This photo appears to have been taken at Casa Cuseni, Daphne Phelps'
villa in Taormina, Sicily, in 1962. The author visited Ms. Phelps in 1982 while
doing reserarch for the book. At the time Ms. Phelps was noticiably tight
lipped about her involvement with Henry, spooling out information a
little bit at a time, and not revealing much at that. At the time the author
chalked up the reluctance of Ms. Phelps to wanting to distance herself from
Henry's reputation. In 1999, seventeen years later, Ms. Phelps published
"A House in Sicily," which was richly praised by the New York Times,
among others. The significant thing is that the longest chapter in the book,
entitled "Henry Faulkner," (appropriately enough), goes into extreme
detail about Henry's time spent at Casa Cuseni. Ms. Phelps played her
cards close to the vest, then, to save her precious information for her
own book. Nothing she finally said in her book differed from the Faulkner
biography, but the author would have had a much easier time if she
had been a bit more forthcoming with info. Some of the information contained in
"A House in Sicily," appears to have come from "The Outrageous Life of Henry
Faulkner," a copy of which the author sent to Ms. Phelps after its publication
in 1988. Beware, you would-be biographers; it's a cutthroat business!

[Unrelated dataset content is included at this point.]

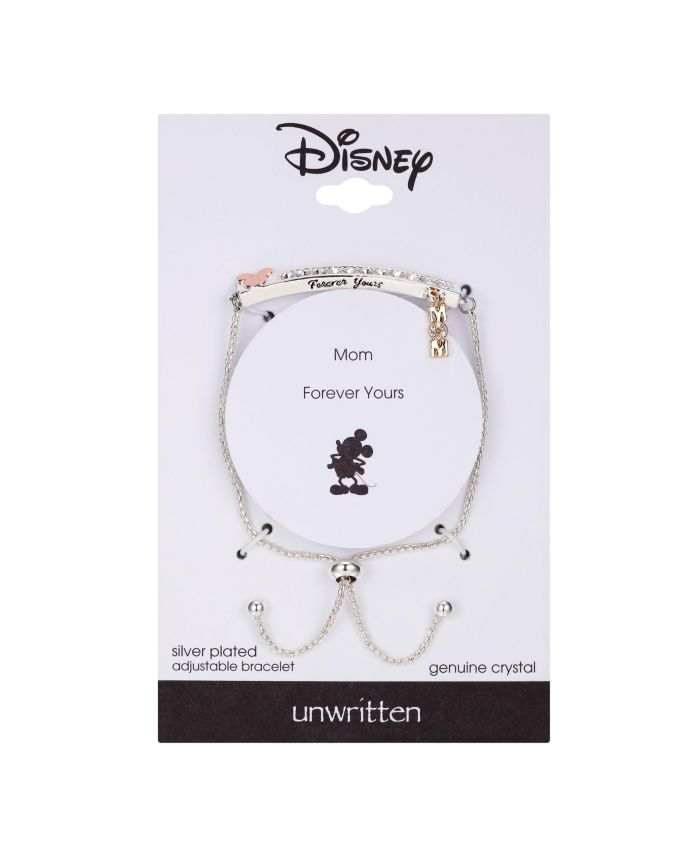 """Disney Fine Silver Plated Mickey Mouse """"Mom"""" Clear Crystal Adjustable Bolo & Reviews - Bracelets - Jewelry & Watches - Macy's"""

Other guests at Casa Cuseni over the years included Bertrand Russell,
Roald Dahl, Ms. Dylana Thomas, and Tennessee Williams.
Ms. Phelps' book, by the way, is a splendid read. Highly recommended.
And, if the author weren't such a blabbermouth, he may have done the same
thing under the circumstances. In any case there were several good sources
in Taromina who were delighted to talk about the "strikingly eccentric
American painter born at Egypt, Kentucky," as Ms Phelps described him
in her book. Henry, of course, was not born in Egypt, Kentucky as he
told everyone throughout his life. It was the name of a small post office
in a neighboring county whose name he fancied. He was born a couple
of hundred miles west at Beech Spring, in Simpson County.